(Job) Update the lines from the one containing "In the view before us, out of" through the end of the entries, inclusive, by replacing "court line" with "boundary line" and leaving everything else unchanged.
***** Items
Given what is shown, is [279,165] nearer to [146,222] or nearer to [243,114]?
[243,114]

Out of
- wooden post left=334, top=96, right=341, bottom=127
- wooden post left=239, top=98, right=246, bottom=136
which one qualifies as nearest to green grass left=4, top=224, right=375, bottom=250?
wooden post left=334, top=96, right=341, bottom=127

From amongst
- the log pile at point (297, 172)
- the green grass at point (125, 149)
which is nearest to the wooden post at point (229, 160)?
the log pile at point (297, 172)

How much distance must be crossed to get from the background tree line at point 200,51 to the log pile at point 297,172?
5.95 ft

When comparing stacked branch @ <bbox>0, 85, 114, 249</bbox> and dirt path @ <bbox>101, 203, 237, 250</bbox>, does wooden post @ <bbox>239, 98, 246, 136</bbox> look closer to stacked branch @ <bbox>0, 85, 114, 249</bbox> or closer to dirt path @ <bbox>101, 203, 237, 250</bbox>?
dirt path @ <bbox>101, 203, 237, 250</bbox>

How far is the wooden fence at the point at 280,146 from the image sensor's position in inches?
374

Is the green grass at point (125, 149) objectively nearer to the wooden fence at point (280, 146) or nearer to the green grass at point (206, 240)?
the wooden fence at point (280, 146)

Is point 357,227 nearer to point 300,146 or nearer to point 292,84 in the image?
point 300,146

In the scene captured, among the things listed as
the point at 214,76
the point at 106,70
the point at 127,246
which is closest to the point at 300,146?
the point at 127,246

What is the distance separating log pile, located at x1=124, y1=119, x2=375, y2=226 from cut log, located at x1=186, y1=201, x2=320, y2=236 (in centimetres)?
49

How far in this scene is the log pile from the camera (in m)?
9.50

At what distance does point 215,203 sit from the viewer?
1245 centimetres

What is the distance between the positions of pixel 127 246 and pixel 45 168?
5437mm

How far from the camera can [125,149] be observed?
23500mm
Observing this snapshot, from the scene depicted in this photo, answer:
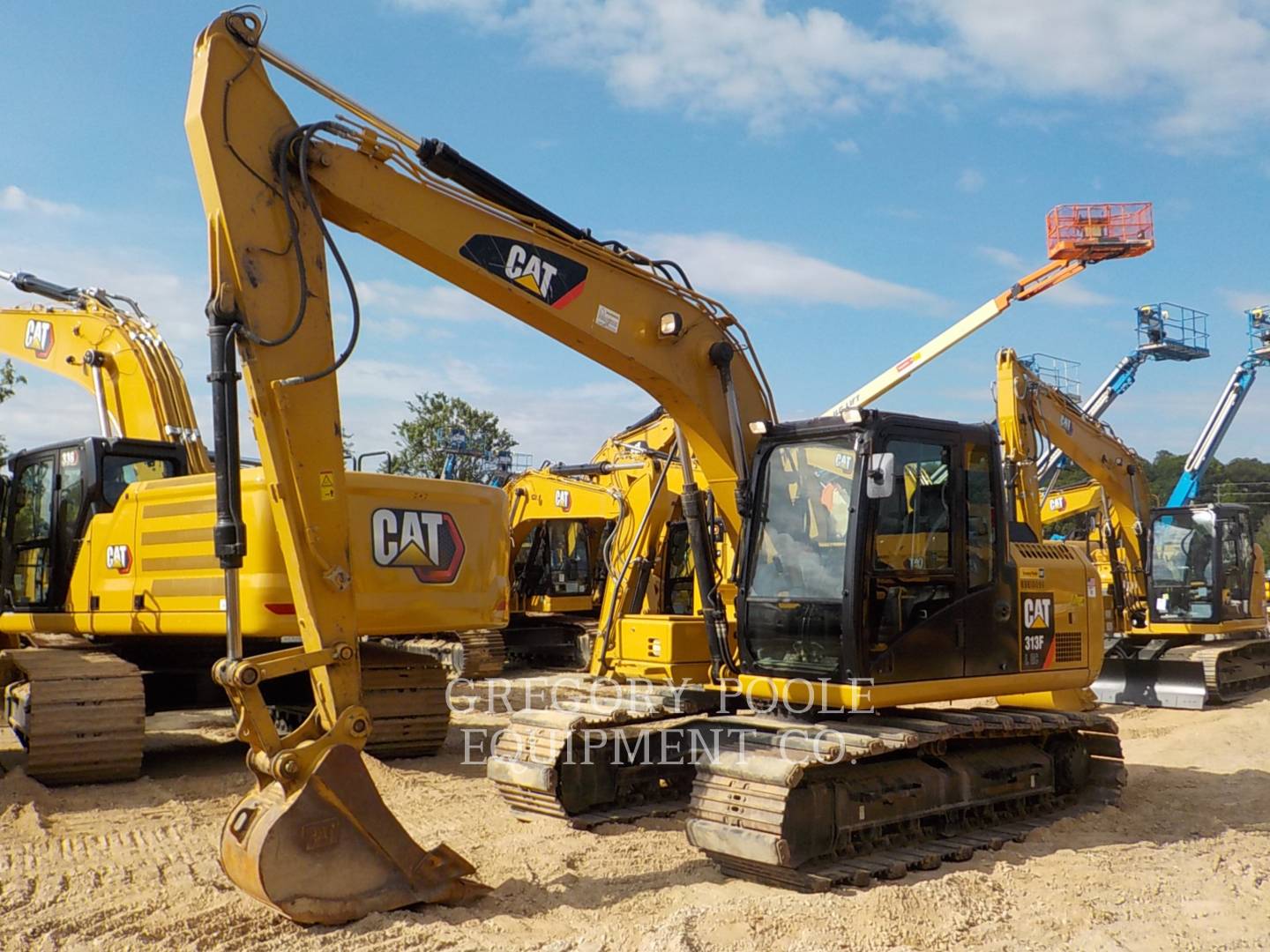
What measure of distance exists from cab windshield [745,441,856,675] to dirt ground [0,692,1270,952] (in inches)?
50.3

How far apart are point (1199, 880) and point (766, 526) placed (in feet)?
9.73

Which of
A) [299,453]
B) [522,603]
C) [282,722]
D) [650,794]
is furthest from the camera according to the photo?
[522,603]

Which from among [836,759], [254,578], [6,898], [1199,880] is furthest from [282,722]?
[1199,880]

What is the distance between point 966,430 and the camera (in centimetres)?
711

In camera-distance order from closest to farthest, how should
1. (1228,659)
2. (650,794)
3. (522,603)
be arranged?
(650,794), (1228,659), (522,603)

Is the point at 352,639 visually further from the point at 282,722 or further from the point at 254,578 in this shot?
the point at 282,722

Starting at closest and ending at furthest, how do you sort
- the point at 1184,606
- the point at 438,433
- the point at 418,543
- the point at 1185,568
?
the point at 418,543
the point at 1184,606
the point at 1185,568
the point at 438,433

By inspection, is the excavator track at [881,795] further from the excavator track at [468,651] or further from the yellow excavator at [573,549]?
the excavator track at [468,651]

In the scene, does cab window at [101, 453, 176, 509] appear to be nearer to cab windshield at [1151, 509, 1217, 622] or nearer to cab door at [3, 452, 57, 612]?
cab door at [3, 452, 57, 612]

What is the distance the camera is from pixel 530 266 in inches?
253

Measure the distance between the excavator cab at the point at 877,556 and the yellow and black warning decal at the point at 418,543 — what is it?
2.67 m

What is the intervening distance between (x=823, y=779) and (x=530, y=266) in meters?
3.20

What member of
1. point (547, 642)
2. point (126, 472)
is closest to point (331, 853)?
point (126, 472)

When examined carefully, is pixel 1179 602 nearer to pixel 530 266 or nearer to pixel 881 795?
pixel 881 795
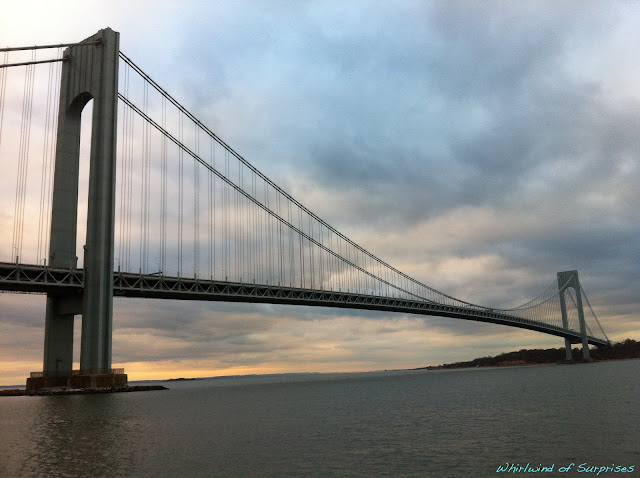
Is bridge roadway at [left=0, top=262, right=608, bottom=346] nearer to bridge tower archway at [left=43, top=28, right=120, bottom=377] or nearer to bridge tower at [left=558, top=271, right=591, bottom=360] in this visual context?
bridge tower archway at [left=43, top=28, right=120, bottom=377]

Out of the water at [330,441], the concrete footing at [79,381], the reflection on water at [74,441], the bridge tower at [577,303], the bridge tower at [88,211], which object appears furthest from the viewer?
the bridge tower at [577,303]

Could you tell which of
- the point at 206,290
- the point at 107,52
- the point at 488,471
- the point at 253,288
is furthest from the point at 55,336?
the point at 488,471

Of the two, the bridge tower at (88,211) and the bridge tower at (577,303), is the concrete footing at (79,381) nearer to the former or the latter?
the bridge tower at (88,211)

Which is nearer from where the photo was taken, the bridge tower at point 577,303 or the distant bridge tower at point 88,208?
the distant bridge tower at point 88,208

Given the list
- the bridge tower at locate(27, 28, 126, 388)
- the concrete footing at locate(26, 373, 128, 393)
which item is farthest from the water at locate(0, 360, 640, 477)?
the bridge tower at locate(27, 28, 126, 388)

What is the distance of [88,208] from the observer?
47.8 meters

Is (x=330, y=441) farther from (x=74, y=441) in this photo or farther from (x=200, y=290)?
(x=200, y=290)

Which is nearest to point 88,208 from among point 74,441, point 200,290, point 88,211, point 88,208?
point 88,208

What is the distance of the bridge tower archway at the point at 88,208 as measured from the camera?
1816 inches

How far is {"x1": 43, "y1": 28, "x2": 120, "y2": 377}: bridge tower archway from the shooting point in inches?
1816

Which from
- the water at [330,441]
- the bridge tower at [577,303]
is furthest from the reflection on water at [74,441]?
the bridge tower at [577,303]

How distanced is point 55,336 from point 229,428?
29.5m

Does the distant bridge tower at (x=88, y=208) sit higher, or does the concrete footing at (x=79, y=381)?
the distant bridge tower at (x=88, y=208)

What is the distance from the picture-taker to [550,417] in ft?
79.9
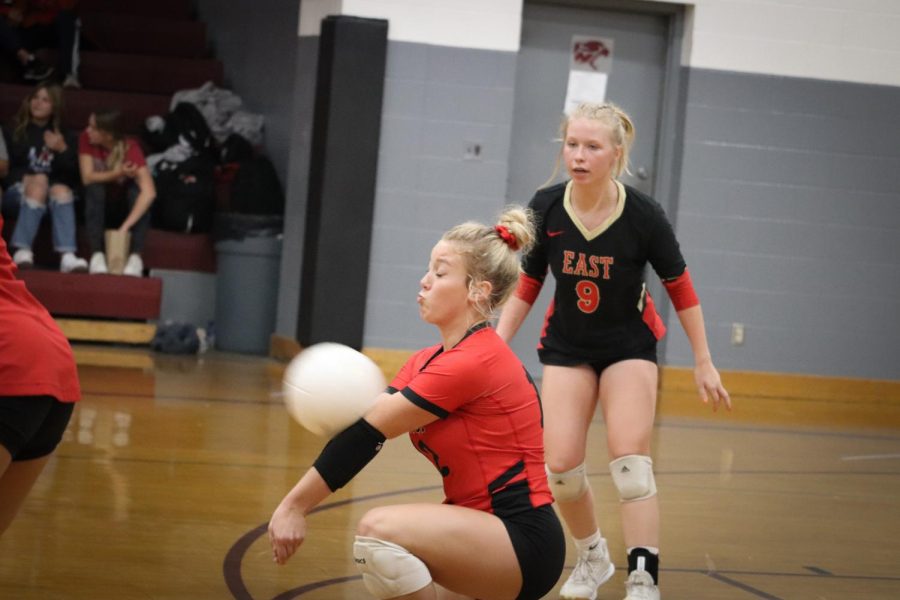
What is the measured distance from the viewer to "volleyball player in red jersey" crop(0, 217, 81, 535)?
8.18 ft

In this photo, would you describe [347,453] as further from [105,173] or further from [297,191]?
[105,173]

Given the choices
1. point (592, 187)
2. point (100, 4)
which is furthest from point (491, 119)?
point (100, 4)

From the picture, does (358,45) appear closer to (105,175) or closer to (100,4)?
(105,175)

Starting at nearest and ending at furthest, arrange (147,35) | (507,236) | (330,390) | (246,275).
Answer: (330,390), (507,236), (246,275), (147,35)

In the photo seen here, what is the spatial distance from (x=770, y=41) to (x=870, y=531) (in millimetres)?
4483

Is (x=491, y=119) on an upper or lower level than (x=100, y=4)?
lower

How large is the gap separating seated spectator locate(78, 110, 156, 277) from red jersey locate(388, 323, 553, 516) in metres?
6.66

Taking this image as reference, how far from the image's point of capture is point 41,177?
8.98 m

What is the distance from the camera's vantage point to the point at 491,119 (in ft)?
27.0

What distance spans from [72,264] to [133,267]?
425 mm

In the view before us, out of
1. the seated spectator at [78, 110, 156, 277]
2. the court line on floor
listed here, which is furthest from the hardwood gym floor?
the seated spectator at [78, 110, 156, 277]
**********
(Exercise answer)
In the view before us, out of
1. the seated spectator at [78, 110, 156, 277]
2. the boundary line on floor
listed here, which is furthest from the hardwood gym floor?
the seated spectator at [78, 110, 156, 277]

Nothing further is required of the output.